The organic content of soil is always evolving, but a base level of stable carbon is present in a healthy soil. Unlike how organic matter is constantly and rapidly turned over by microbial activity, biochar is stable carbon that helps the soil hold onto nutrients crucial to plant growth. It offers a fast-track way of introducing that stable carbon element, which would otherwise take decades to develop.

Biochar can facilitate plant growth through recovering the soil structure, especially in association with other organic matter, including the addition of compost. This can help restore land that lacks organic matter due to over-farming or those affected by mining or contamination, provided the toxicity is dealt with first.

Other soil recovery techniques include using vermiculite, a phyllosilicate mineral mined from rocks and treated with heat so that it expands. The spongy nature of the resulting material allows it to absorb three times its weight in water and retain it for long periods. Meanwhile, highly absorbent polymer beads can be placed in the root zone of individual plants, allowing for water uptake beyond their weight for short periods. However, both require soil cultivation for placement, which has its downsides.

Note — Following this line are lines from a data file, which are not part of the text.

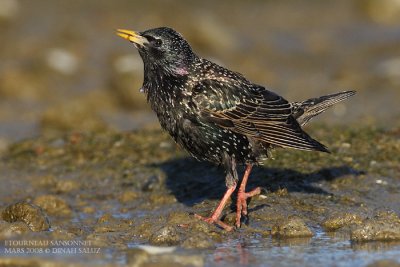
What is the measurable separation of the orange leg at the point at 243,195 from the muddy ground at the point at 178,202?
83 millimetres

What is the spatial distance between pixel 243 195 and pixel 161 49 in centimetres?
132

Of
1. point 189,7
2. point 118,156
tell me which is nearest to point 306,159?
point 118,156

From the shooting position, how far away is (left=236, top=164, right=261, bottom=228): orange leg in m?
6.89

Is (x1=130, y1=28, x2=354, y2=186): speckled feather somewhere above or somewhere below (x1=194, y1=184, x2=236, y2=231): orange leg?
above

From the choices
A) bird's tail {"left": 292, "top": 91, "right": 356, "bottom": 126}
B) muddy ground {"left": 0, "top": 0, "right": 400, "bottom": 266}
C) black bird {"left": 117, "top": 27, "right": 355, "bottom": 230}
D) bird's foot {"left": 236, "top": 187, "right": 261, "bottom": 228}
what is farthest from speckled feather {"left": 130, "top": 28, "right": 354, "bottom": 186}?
muddy ground {"left": 0, "top": 0, "right": 400, "bottom": 266}

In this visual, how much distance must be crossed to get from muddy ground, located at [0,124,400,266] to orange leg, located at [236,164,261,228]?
3.3 inches

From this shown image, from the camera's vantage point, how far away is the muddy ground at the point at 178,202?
5.89 meters

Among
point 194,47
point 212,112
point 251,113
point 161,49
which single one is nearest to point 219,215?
point 212,112

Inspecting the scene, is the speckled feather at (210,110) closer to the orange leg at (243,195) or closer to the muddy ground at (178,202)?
the orange leg at (243,195)

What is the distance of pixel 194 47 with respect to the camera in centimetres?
1426

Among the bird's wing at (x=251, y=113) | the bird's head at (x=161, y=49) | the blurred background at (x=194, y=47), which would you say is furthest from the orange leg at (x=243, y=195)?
the blurred background at (x=194, y=47)

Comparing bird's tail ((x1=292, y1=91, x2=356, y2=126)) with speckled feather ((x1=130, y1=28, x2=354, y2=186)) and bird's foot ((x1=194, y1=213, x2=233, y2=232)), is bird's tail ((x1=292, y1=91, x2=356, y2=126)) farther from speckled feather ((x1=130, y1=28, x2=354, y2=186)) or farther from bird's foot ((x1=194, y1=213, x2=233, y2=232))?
bird's foot ((x1=194, y1=213, x2=233, y2=232))

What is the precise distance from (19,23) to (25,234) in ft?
30.9

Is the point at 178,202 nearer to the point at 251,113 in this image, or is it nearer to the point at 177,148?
the point at 251,113
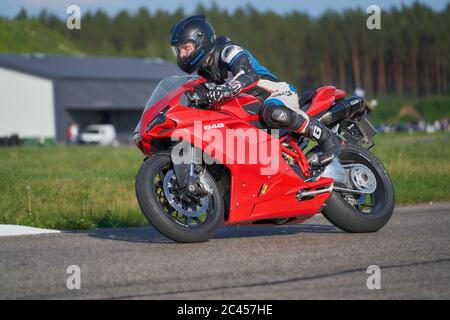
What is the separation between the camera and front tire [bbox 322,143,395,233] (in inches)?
317

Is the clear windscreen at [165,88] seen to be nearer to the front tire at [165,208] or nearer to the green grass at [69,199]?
the front tire at [165,208]

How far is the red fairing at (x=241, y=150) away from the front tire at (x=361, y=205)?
0.97 ft

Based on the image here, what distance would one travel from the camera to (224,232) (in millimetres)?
8539

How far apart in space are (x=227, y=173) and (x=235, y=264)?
1.37 metres

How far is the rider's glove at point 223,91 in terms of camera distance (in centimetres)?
732

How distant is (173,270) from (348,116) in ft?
10.1

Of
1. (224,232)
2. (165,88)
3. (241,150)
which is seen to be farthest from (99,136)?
(241,150)

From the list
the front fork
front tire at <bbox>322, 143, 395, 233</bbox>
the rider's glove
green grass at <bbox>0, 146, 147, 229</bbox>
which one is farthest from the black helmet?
green grass at <bbox>0, 146, 147, 229</bbox>

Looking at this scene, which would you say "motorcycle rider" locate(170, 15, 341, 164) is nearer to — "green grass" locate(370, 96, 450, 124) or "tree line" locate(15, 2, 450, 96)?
→ "tree line" locate(15, 2, 450, 96)

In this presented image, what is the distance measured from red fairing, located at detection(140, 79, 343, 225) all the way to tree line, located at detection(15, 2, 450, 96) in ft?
215

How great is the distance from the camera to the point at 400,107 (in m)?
80.6

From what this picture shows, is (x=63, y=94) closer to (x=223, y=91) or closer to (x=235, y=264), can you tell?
(x=223, y=91)

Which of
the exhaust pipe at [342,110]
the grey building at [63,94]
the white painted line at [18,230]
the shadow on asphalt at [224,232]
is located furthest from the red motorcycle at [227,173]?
the grey building at [63,94]
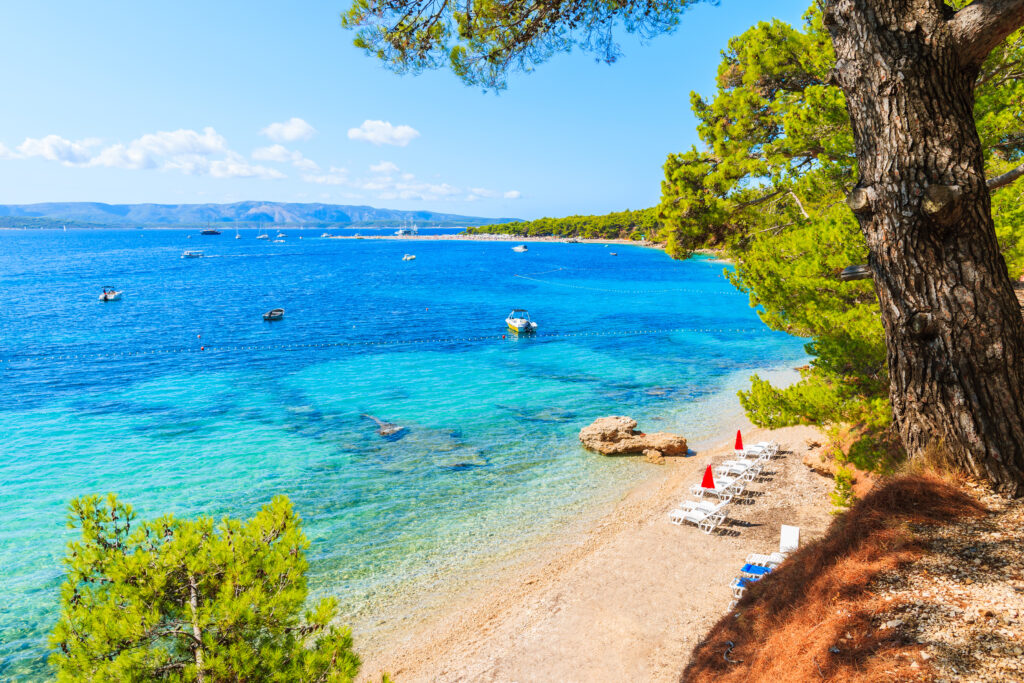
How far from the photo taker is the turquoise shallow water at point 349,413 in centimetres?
1503

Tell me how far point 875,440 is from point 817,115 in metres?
6.16

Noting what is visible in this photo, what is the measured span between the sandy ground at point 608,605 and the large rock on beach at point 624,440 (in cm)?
413

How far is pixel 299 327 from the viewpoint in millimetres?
48625

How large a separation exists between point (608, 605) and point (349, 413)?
18.2m

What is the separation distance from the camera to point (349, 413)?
2642 centimetres

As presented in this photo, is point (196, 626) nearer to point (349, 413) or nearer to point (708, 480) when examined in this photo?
point (708, 480)

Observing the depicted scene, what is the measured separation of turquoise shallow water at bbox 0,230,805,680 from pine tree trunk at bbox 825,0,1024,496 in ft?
36.4

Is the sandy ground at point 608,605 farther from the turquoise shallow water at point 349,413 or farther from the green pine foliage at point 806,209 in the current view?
the green pine foliage at point 806,209

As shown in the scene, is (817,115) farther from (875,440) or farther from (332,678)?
(332,678)

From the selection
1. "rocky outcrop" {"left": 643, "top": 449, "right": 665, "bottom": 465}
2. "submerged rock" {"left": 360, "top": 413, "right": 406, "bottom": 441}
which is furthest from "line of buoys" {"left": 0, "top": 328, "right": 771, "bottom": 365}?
"rocky outcrop" {"left": 643, "top": 449, "right": 665, "bottom": 465}

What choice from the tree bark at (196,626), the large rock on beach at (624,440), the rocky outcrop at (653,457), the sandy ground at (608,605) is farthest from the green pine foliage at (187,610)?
the large rock on beach at (624,440)

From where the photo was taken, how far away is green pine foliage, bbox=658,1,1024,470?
9219 mm

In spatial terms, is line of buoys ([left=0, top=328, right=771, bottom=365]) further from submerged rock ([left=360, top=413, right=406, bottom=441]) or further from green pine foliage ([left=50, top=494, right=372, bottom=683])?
green pine foliage ([left=50, top=494, right=372, bottom=683])

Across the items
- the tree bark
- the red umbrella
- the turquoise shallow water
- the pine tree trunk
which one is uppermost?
the pine tree trunk
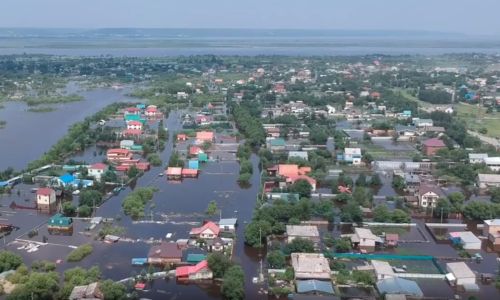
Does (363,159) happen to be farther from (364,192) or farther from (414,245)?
(414,245)

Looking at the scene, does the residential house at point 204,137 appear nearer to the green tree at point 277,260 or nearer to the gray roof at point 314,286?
the green tree at point 277,260

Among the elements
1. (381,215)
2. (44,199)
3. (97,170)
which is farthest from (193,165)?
(381,215)

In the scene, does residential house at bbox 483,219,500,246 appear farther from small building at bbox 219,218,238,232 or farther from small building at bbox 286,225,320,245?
small building at bbox 219,218,238,232

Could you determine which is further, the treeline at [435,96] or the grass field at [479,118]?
the treeline at [435,96]

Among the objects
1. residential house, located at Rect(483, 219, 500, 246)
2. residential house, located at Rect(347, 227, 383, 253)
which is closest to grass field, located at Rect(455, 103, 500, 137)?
residential house, located at Rect(483, 219, 500, 246)

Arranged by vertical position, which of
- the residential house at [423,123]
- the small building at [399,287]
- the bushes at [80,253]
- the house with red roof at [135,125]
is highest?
the residential house at [423,123]

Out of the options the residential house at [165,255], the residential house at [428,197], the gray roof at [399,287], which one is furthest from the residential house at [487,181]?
the residential house at [165,255]

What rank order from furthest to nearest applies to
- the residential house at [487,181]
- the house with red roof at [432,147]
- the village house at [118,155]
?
the house with red roof at [432,147]
the village house at [118,155]
the residential house at [487,181]
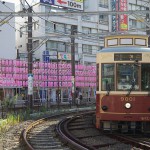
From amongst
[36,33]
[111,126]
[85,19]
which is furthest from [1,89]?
[111,126]

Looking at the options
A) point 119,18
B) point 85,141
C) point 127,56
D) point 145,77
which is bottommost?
point 85,141

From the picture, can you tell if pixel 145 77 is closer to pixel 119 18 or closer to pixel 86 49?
pixel 86 49

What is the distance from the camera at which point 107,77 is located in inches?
535

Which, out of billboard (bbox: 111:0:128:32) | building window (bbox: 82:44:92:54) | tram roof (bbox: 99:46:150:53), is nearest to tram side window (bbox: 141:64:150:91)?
tram roof (bbox: 99:46:150:53)

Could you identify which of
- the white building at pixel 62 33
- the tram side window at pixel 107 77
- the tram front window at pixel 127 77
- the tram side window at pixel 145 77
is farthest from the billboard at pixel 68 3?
the tram side window at pixel 145 77

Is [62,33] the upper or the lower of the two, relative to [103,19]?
lower

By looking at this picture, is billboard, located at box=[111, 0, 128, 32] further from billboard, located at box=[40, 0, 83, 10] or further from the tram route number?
the tram route number

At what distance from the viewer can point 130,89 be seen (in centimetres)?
1312

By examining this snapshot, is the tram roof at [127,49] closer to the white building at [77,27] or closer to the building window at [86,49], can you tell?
the white building at [77,27]

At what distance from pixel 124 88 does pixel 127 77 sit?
0.39 meters

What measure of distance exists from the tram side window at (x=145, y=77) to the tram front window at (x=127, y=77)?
19 cm

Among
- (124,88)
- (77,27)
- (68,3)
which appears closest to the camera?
(124,88)

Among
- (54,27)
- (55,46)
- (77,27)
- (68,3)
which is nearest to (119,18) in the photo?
(77,27)

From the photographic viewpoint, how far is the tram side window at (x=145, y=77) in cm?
1320
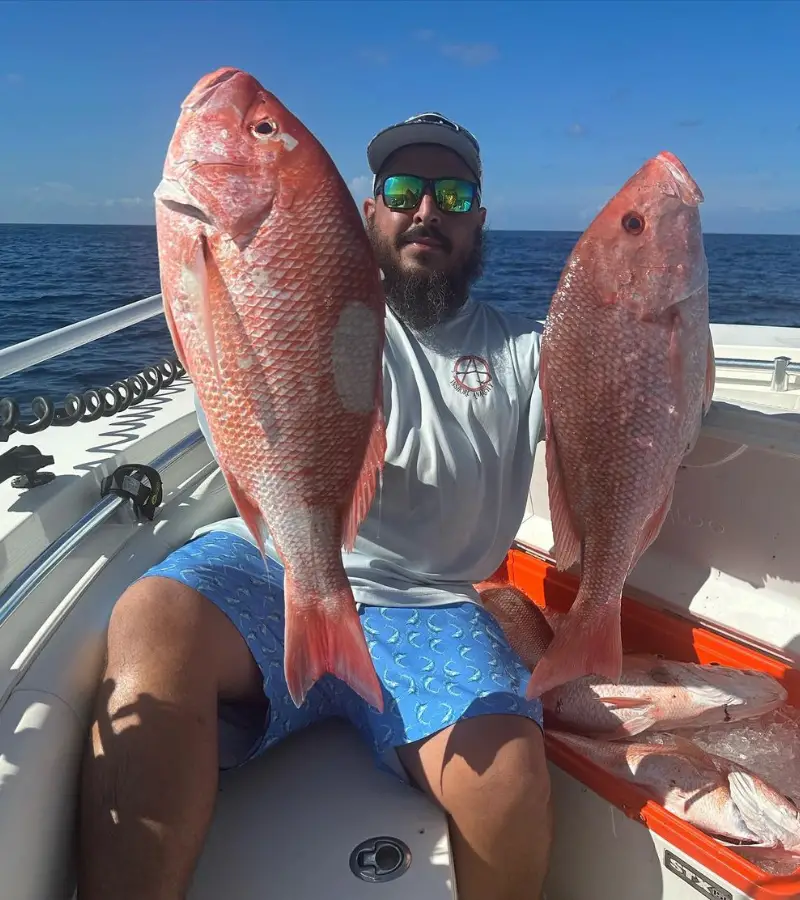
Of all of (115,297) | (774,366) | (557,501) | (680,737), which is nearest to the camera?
(557,501)

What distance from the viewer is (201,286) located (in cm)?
126

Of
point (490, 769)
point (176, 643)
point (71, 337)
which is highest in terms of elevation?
point (71, 337)

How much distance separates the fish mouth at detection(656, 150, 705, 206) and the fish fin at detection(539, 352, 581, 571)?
18.9 inches

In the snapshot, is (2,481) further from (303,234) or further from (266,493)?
(303,234)

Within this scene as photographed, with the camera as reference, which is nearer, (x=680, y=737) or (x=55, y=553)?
(x=55, y=553)

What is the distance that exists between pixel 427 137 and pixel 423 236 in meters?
0.31

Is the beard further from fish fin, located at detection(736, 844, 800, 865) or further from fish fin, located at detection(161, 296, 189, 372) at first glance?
fish fin, located at detection(736, 844, 800, 865)

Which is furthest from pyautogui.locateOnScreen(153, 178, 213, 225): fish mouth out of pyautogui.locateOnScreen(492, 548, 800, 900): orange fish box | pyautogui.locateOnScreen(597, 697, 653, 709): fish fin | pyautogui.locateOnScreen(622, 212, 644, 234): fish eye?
pyautogui.locateOnScreen(597, 697, 653, 709): fish fin

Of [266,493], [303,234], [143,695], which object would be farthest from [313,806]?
[303,234]

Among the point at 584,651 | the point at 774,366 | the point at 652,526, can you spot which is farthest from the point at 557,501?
Answer: the point at 774,366

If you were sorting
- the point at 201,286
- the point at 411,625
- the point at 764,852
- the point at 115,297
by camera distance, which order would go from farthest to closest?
the point at 115,297 < the point at 411,625 < the point at 764,852 < the point at 201,286

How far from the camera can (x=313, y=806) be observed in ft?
6.34

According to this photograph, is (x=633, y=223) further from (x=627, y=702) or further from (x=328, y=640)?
(x=627, y=702)

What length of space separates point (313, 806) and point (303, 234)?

Back in the UAE, communities living nearby have already benefited from the ability to turn the desert around them into fertile land. The arrival of the produce grown using nanoclay proved serendipitous as Covid-19 lockdown restrictions came in. Around 200kg (440lb) of watermelons, zucchini, and a crop of pearl millet were produced in the 0.2 acre (1,000sq m) trial plot.

“Lockdown in the UAE was very strict, and their imports plummeted, meaning fresh produce was unavailable to many,” says Ivertsen. “We worked with ICBA and the Red Crescent team to get the fresh watermelons and zucchini to individuals and families nearby. The aim was to test it all for the higher nutrition levels we suspect crops grown under such conditions may provide, but that will have to wait for the next trial plot.”